On February 12th, 1892, the New York Times gave a new name to an old social stratum: “Mrs. Astor’s Four Hundred.” This designation referred to the ladies and gentlemen whom New York’s reigning grande dame, Caroline Webster Schermerhorn Astor, had deemed worthy to dance in her ballroom. A follow-up piece on February 16th listed the elect by name, scions for the most part of the city’s old-line Knickerbocker families or similarly blue-blooded clans in Newport, Boston, and Virginia.
Conspicuously absent from the list were the so-called robber barons, typically natives of hardscrabble regions far from the genteel East Coast who since the end of the Civil War had reaped millions from ventures thought too grubby for gentlemen: railroads, manufacturing, lumber, oil. To Mrs. Astor, these upstarts lacked the polished manners and ingrained respect for tradition that only generations of superior breeding could produce.
As for the upstarts, the Times reports merely confirmed something many of them had already discovered on their own: the American social establishment did not welcome their nouveau fortunes and families.
Surely not all the tycoons barred from Mrs. Astor’s ballroom subscribed to her belief in the supremacy of Mayflower over Midwestern bloodlines, or of old money over new. Yet a number of them actually did. Toward their anointed betters, these men and their families bore much the same blend of reluctant admiration, simmering status envy, and desperate yearning to belong that the fictional Jay Gatsby (né Jimmy Gatz of North Dakota) would come to typify a few decades later.
In this sense, they unknowingly replicated a dynamic from the old court aristocracies of Europe. When a sovereign “elevated” a nobleman or woman to a given place in the royal retinue, his or her standing at court rose appreciably. The work such appointments entailed was ceremonial and often menial. Nonetheless, the nobility prized them because the monarch who defined the social hierarchy had cast them as signal honors. (At Louis XIV’s Versailles, noblemen vied bitterly for the right to take off the king’s riding boots each day, even though his hygiene regimen involved only one bath a year.)

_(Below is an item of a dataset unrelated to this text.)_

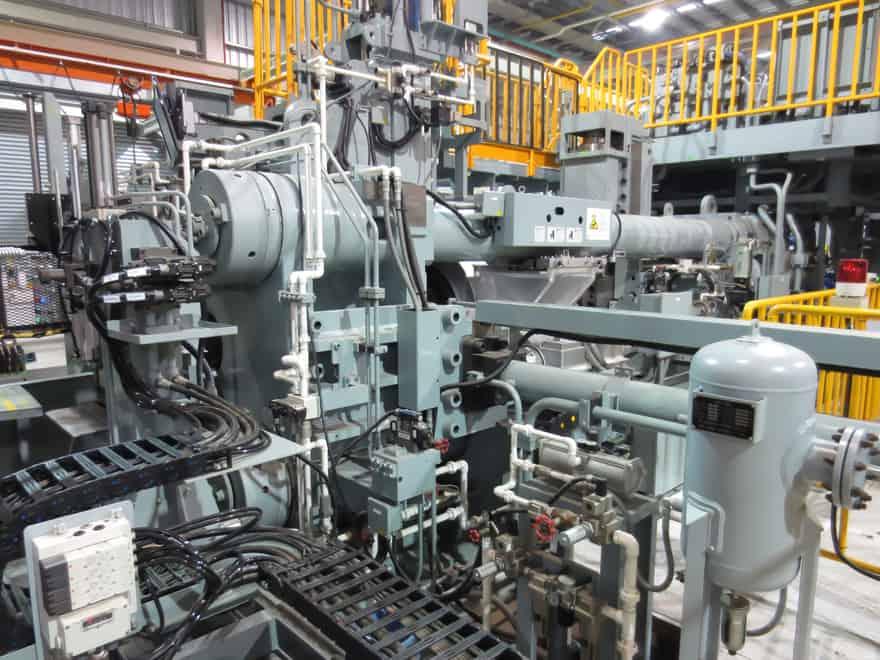 máquina de extrusion de aluminio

The admiration, envy, and longing a plum assignment generated among courtiers less favored imbued it with a palpable social reality, obscuring the flimsy reasoning at its root: the post was desirable because His or Her Majesty said so. The prestige of Mrs. Astor’s invitations was founded on the same spurious logic.
Paris—the center of noble French society and a favorite destination for Yankees of means—became the next-best hunting ground for heraldically laden game.
It was fitting, then, that those plutocrats most determined to avenge their exclusion from her guest-list should do so by going back to its source in the European nobility. To the sons of this storied caste, the robber barons offered their daughters, styled “dollar princesses,” in transactional wedlock. In exchange for a dowry generous enough to support him in pampered indolence (or at a minimum to pay off his gambling debts), the groom conferred on his bride a title grand enough to reverse her and her parents’ social fortunes back home.